> **Records for the exercise**
.....
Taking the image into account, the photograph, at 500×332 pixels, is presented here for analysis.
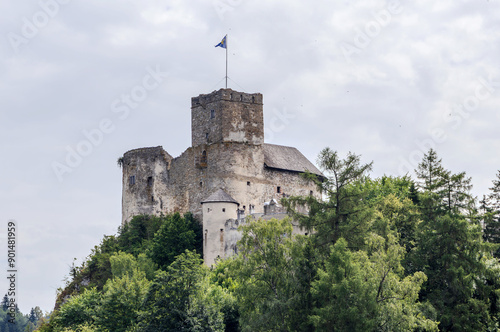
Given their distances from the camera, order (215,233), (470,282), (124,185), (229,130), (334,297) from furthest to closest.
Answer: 1. (124,185)
2. (229,130)
3. (215,233)
4. (470,282)
5. (334,297)

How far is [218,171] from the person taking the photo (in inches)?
3349

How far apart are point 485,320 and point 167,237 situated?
35278 mm

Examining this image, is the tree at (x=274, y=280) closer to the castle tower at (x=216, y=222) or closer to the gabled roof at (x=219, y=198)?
the castle tower at (x=216, y=222)

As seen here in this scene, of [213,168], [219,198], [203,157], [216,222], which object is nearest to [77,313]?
[216,222]

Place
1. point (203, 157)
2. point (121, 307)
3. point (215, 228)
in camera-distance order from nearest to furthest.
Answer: point (121, 307)
point (215, 228)
point (203, 157)

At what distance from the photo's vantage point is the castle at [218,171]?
82688mm

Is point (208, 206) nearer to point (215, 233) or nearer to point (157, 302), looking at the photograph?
point (215, 233)

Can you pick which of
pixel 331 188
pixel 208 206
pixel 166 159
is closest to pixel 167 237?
pixel 208 206

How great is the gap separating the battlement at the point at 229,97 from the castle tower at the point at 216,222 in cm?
1211

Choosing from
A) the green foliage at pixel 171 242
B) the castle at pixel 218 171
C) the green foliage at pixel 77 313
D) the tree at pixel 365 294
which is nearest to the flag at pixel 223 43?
the castle at pixel 218 171

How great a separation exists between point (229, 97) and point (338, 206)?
36.3 meters

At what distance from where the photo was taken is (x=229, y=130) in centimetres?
8806

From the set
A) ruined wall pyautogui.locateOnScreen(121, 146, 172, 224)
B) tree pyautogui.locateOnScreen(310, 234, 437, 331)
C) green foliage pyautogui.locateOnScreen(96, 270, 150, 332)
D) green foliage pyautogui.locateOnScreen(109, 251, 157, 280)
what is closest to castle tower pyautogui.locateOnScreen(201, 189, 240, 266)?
green foliage pyautogui.locateOnScreen(109, 251, 157, 280)

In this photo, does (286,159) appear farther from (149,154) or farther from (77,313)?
(77,313)
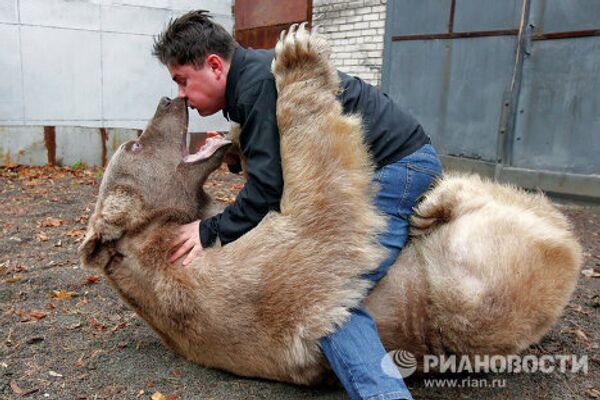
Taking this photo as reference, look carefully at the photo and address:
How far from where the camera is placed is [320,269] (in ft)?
8.82

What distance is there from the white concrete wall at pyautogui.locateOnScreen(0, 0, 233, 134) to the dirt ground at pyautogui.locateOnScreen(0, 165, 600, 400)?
19.5 feet

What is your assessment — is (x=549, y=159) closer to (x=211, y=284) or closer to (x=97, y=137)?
(x=211, y=284)

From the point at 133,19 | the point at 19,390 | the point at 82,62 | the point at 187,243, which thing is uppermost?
the point at 133,19

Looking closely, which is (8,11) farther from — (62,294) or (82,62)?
(62,294)

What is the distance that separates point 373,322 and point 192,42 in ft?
6.10

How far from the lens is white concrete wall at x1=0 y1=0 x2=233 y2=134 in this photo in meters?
9.98

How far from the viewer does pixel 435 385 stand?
115 inches

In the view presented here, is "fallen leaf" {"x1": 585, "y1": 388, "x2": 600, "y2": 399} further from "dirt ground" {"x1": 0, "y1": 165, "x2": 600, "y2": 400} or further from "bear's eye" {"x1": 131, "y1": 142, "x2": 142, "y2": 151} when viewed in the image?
"bear's eye" {"x1": 131, "y1": 142, "x2": 142, "y2": 151}

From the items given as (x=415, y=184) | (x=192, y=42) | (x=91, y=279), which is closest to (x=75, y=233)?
(x=91, y=279)

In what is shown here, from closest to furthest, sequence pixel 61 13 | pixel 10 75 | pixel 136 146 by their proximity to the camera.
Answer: pixel 136 146 → pixel 10 75 → pixel 61 13

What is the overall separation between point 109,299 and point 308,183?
2.17m

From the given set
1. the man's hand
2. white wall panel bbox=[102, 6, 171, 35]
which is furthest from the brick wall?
the man's hand

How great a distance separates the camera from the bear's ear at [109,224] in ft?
9.83

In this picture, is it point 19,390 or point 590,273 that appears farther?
point 590,273
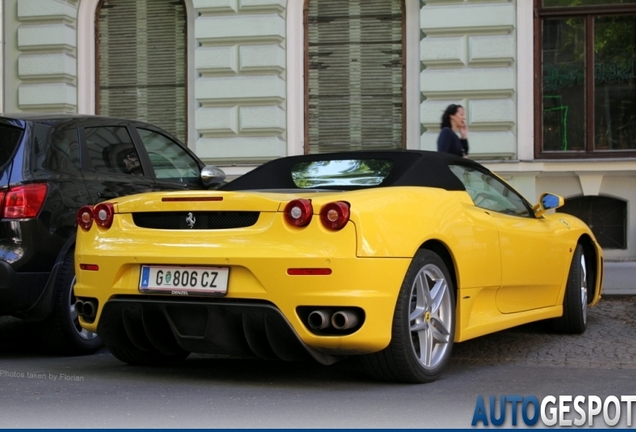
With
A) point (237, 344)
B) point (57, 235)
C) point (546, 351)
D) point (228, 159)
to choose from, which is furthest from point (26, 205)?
point (228, 159)

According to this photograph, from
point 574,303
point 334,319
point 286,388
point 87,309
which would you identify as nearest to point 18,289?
point 87,309

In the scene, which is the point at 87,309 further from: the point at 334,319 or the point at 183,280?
the point at 334,319

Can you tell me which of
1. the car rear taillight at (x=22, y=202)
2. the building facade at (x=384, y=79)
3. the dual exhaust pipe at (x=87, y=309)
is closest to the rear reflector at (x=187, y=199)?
the dual exhaust pipe at (x=87, y=309)

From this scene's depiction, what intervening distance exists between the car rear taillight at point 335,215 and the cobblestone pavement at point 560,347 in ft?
6.04

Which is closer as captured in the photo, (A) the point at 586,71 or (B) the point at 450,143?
(B) the point at 450,143

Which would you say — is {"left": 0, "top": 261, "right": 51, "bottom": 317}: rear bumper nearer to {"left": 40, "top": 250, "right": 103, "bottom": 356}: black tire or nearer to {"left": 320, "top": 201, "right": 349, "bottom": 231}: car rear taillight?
{"left": 40, "top": 250, "right": 103, "bottom": 356}: black tire

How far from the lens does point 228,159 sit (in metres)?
14.0

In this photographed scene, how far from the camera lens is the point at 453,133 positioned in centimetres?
1060

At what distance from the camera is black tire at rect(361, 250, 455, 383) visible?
5.56 metres

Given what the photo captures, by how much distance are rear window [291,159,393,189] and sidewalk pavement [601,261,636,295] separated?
4757 millimetres

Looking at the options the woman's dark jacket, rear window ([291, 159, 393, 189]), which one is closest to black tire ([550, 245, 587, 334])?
rear window ([291, 159, 393, 189])

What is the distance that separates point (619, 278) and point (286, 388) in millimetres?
6912

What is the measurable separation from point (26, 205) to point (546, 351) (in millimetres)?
3513

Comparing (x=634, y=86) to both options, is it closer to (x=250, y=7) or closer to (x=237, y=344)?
(x=250, y=7)
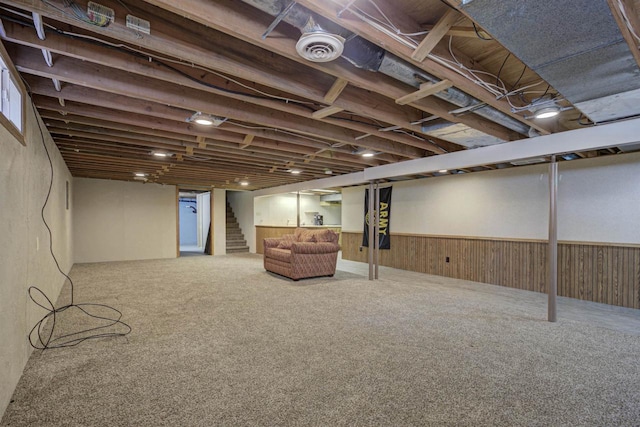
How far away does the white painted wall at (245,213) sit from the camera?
10.6 metres

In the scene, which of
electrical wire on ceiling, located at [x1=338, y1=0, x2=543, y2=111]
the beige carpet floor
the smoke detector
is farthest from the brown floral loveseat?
the smoke detector

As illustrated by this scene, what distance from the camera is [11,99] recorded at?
1994 mm

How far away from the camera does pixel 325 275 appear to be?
5910 millimetres

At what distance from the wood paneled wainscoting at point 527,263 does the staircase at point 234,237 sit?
Answer: 527 centimetres

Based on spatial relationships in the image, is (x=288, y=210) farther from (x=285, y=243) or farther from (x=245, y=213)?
(x=285, y=243)

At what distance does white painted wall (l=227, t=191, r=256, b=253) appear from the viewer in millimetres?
10619

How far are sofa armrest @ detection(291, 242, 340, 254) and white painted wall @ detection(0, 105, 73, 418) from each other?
330 centimetres

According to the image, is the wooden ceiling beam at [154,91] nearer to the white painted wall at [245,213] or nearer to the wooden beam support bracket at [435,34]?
the wooden beam support bracket at [435,34]

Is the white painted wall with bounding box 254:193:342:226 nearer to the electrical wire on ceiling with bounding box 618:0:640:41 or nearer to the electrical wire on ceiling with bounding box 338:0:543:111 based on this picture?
the electrical wire on ceiling with bounding box 338:0:543:111

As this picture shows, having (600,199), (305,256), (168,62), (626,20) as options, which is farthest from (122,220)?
(600,199)

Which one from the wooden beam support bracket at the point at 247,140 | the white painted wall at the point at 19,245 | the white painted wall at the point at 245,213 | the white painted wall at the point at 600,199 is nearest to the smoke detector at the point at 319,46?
the white painted wall at the point at 19,245

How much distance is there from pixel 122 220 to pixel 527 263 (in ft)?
30.5

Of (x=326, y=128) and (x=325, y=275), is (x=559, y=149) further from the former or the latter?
(x=325, y=275)

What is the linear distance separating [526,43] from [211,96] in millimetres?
2386
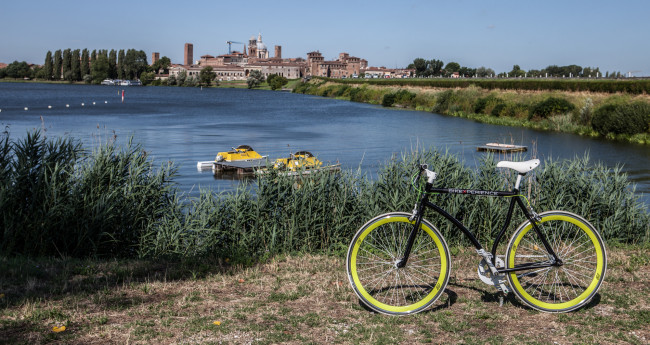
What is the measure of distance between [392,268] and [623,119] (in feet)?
141

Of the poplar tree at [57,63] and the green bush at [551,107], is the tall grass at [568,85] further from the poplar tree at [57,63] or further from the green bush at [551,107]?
the poplar tree at [57,63]

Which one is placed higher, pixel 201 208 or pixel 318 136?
pixel 201 208

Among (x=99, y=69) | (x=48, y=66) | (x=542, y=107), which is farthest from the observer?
(x=48, y=66)

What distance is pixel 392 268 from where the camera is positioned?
206 inches

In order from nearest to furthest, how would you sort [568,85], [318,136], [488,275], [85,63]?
[488,275] < [318,136] < [568,85] < [85,63]

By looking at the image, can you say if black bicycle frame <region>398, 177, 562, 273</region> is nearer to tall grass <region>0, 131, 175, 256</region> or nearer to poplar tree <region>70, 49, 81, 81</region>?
tall grass <region>0, 131, 175, 256</region>

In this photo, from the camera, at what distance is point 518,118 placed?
184 ft

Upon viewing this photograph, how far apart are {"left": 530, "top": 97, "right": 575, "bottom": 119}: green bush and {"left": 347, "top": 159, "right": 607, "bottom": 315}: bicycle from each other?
50.0 m

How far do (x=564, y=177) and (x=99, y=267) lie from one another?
302 inches

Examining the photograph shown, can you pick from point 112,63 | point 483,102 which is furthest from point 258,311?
point 112,63

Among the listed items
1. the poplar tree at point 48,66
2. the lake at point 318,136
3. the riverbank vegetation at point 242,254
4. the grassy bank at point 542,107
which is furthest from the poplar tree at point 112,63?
the riverbank vegetation at point 242,254

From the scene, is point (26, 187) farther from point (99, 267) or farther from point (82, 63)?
point (82, 63)

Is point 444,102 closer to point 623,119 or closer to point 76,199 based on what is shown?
point 623,119

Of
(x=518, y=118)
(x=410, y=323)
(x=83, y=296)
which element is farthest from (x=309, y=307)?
(x=518, y=118)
.....
> **What the task requires**
Could you reproduce the rows above verbatim, from the line with "From this scene's" up to and including the line with "4757 millimetres"?

> **Problem solution**
From this scene's depiction, what intervening distance exists between the car rear taillight at point 335,215 and the cobblestone pavement at point 560,347 in ft?
6.04

Which is closer as captured in the photo, (A) the point at 586,71 or (B) the point at 450,143?
(B) the point at 450,143

Which would you say — is {"left": 0, "top": 261, "right": 51, "bottom": 317}: rear bumper nearer to {"left": 40, "top": 250, "right": 103, "bottom": 356}: black tire or nearer to {"left": 320, "top": 201, "right": 349, "bottom": 231}: car rear taillight?
{"left": 40, "top": 250, "right": 103, "bottom": 356}: black tire

How far from the lens does point 228,159 sit (in metres)?
14.0

In this photographed scene, how far from the camera lens is the point at 453,133 positioned in centimetres?
1060

At what distance from the camera is black tire at rect(361, 250, 455, 383) visible?
5.56 metres

Given what the photo captures, by how much distance are rear window [291,159,393,189] and sidewalk pavement [601,261,636,295] separated?
4757 millimetres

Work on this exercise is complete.